=== Information shown ===

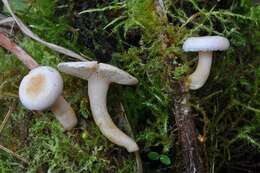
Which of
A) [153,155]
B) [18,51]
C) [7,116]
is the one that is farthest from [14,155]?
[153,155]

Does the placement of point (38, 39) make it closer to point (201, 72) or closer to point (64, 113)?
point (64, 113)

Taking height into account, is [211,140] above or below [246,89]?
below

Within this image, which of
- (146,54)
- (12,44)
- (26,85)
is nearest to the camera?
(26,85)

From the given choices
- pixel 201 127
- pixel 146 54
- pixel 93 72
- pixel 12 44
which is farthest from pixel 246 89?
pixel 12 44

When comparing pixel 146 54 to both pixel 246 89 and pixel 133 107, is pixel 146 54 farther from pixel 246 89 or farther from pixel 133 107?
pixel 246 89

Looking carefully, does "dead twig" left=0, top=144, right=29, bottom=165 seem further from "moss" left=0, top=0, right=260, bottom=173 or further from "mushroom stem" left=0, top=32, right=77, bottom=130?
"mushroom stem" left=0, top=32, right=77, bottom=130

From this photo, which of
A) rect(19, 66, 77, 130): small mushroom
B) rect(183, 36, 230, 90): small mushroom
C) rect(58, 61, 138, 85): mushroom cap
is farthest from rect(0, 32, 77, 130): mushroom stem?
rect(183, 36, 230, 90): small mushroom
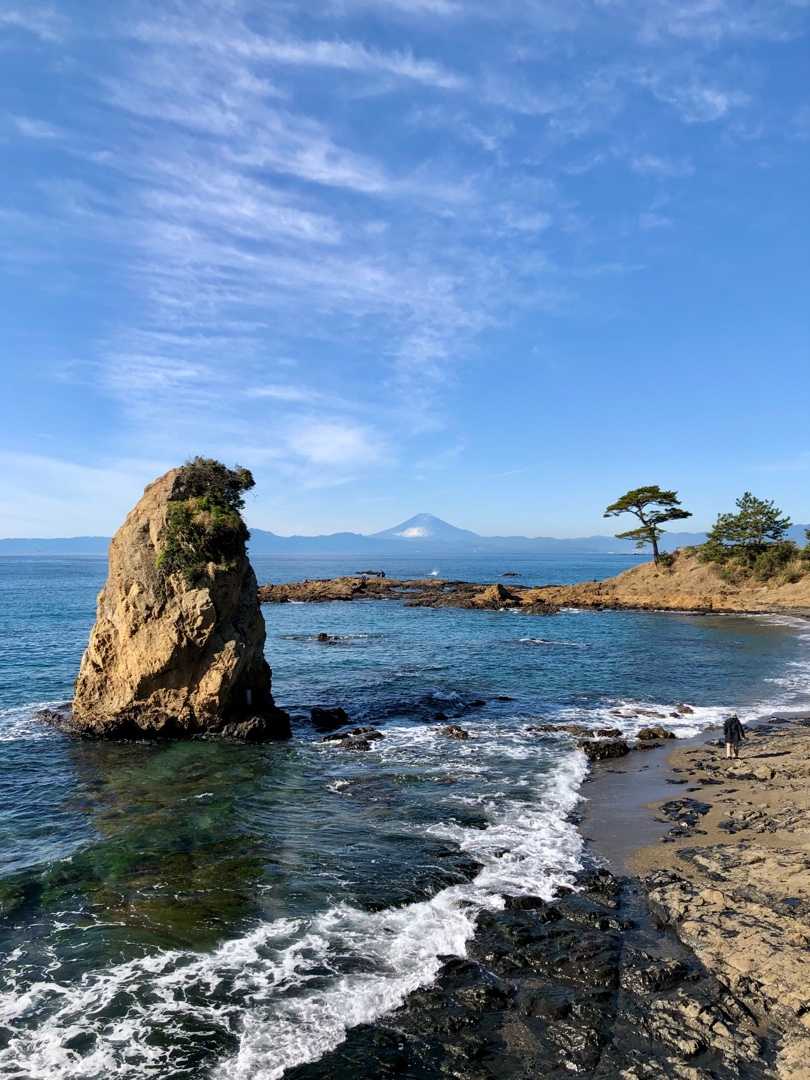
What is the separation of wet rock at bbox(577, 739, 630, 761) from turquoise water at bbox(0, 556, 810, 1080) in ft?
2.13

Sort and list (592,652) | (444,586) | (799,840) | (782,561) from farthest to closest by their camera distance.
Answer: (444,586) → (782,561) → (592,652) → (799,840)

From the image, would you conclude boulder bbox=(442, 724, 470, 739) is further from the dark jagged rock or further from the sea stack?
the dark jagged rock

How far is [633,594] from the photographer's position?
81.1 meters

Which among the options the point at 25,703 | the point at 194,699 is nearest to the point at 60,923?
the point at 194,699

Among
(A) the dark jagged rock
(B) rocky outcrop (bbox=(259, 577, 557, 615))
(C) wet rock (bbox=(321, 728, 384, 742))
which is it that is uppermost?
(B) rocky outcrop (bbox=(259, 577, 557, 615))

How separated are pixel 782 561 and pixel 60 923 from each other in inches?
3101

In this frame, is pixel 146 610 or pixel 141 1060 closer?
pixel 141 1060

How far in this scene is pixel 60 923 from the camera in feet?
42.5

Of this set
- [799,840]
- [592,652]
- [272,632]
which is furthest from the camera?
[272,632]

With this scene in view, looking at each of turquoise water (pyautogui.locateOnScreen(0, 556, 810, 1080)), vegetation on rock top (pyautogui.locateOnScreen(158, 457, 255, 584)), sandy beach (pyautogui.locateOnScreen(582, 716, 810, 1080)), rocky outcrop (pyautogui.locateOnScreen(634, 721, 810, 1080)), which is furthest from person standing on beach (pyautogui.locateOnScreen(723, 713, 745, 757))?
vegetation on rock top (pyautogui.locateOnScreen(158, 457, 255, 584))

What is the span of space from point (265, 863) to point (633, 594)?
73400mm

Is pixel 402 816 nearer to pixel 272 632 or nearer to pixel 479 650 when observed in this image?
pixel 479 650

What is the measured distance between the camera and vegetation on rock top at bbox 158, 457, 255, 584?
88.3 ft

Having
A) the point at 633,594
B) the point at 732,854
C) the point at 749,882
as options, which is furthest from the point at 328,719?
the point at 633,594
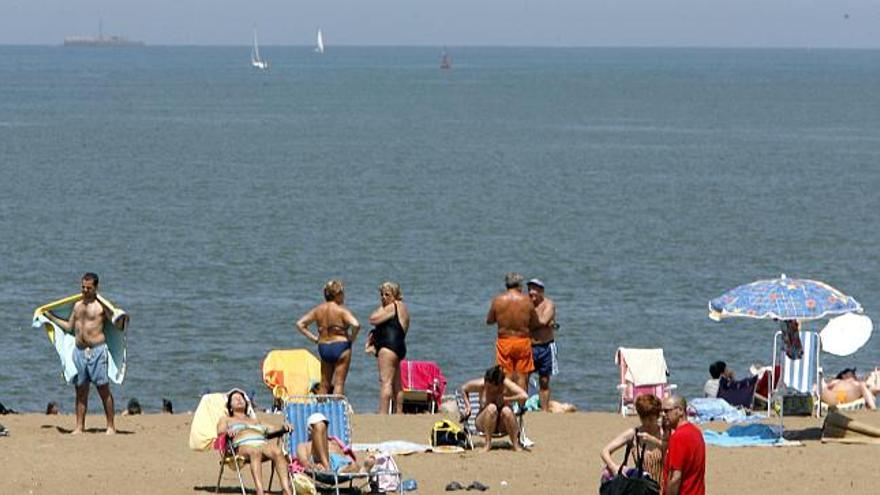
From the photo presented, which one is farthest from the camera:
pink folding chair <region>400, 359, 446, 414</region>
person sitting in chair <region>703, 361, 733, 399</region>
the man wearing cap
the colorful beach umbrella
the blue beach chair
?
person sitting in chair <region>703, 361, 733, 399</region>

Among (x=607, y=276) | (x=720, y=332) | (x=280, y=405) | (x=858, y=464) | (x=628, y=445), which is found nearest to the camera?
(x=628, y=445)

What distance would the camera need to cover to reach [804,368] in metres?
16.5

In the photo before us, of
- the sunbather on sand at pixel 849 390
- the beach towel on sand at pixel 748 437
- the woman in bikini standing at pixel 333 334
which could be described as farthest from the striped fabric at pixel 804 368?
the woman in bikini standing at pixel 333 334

===

- **Exercise task**
Can you copy all of the records above word for word, leaving out the pictures?

- **Result of this task**
Which of
A) [153,155]
B) [18,51]
C) [7,116]
is the one that is farthest from [14,155]?
[153,155]

Does the placement of point (38, 39) make it closer to point (201, 72) or closer to point (64, 113)?
point (64, 113)

Taking height into account, is [211,140] above or below [246,89]?
below

Within this image, which of
- (146,54)
- (12,44)
- (26,85)
is nearest to the camera?
(26,85)

From the given choices
- pixel 201 127
- pixel 146 54
- pixel 93 72
- pixel 12 44
which is farthest from pixel 246 89?
pixel 12 44

When comparing pixel 146 54 to both pixel 246 89 and pixel 133 107, is pixel 146 54 farther from pixel 246 89 or farther from pixel 133 107?
pixel 246 89

Looking carefully, does "dead twig" left=0, top=144, right=29, bottom=165 seem further from "moss" left=0, top=0, right=260, bottom=173 or further from "mushroom stem" left=0, top=32, right=77, bottom=130?
"mushroom stem" left=0, top=32, right=77, bottom=130

From this photo, which of
A) rect(19, 66, 77, 130): small mushroom
B) rect(183, 36, 230, 90): small mushroom
C) rect(58, 61, 138, 85): mushroom cap
is farthest from rect(0, 32, 77, 130): mushroom stem?
rect(183, 36, 230, 90): small mushroom
What is the separation of wet rock at bbox(577, 739, 630, 761) from turquoise water at bbox(0, 556, 810, 1080) in ft?
2.13

Sort and list (592,652) | (444,586) | (799,840) | (782,561) from farthest to closest by their camera distance.
Answer: (444,586) → (782,561) → (592,652) → (799,840)

From the image, would you conclude boulder bbox=(442, 724, 470, 739) is further from the dark jagged rock or further from the sea stack?
the dark jagged rock

How far is [633,594] from the photographer's position?
81.1 meters

Which among the options the point at 25,703 | the point at 194,699 is nearest to the point at 60,923?
the point at 194,699

Among
(A) the dark jagged rock
(B) rocky outcrop (bbox=(259, 577, 557, 615))
(C) wet rock (bbox=(321, 728, 384, 742))
which is it that is uppermost?
(B) rocky outcrop (bbox=(259, 577, 557, 615))

How separated are pixel 782 561 and pixel 60 923 from each other in inches?
3101

In this frame, is pixel 146 610 or pixel 141 1060 closer?
pixel 141 1060

How far in this scene is pixel 60 923 from the camera in feet?
42.5

Of this set
- [799,840]
- [592,652]
- [272,632]
which is furthest from the camera?
[272,632]

With this scene in view, looking at each of turquoise water (pyautogui.locateOnScreen(0, 556, 810, 1080)), vegetation on rock top (pyautogui.locateOnScreen(158, 457, 255, 584)), sandy beach (pyautogui.locateOnScreen(582, 716, 810, 1080)), rocky outcrop (pyautogui.locateOnScreen(634, 721, 810, 1080)), which is furthest from person standing on beach (pyautogui.locateOnScreen(723, 713, 745, 757))?
vegetation on rock top (pyautogui.locateOnScreen(158, 457, 255, 584))

What is the span of space from point (265, 863) to point (633, 594)?
73400mm

Is pixel 402 816 nearer to pixel 272 632 or nearer to pixel 479 650 when observed in this image?
pixel 479 650

What is the measured distance between the camera and vegetation on rock top at bbox 158, 457, 255, 584?
88.3 ft

Having
A) the point at 633,594
B) the point at 732,854
C) the point at 749,882
as options, which is furthest from the point at 328,719?
the point at 633,594
From the photo presented, which one is farthest from the camera:
pink folding chair <region>400, 359, 446, 414</region>
person sitting in chair <region>703, 361, 733, 399</region>
the man wearing cap
the colorful beach umbrella
the blue beach chair
?
person sitting in chair <region>703, 361, 733, 399</region>

Among (x=607, y=276) | (x=720, y=332) | (x=280, y=405) | (x=858, y=464) | (x=628, y=445), which is found nearest to the camera?
(x=628, y=445)

What distance would the camera need to cover to reach [804,368] in metres?
16.5

In the photo before us, of
- the sunbather on sand at pixel 849 390
- the beach towel on sand at pixel 748 437
- the woman in bikini standing at pixel 333 334
which could be described as farthest from the striped fabric at pixel 804 368?
the woman in bikini standing at pixel 333 334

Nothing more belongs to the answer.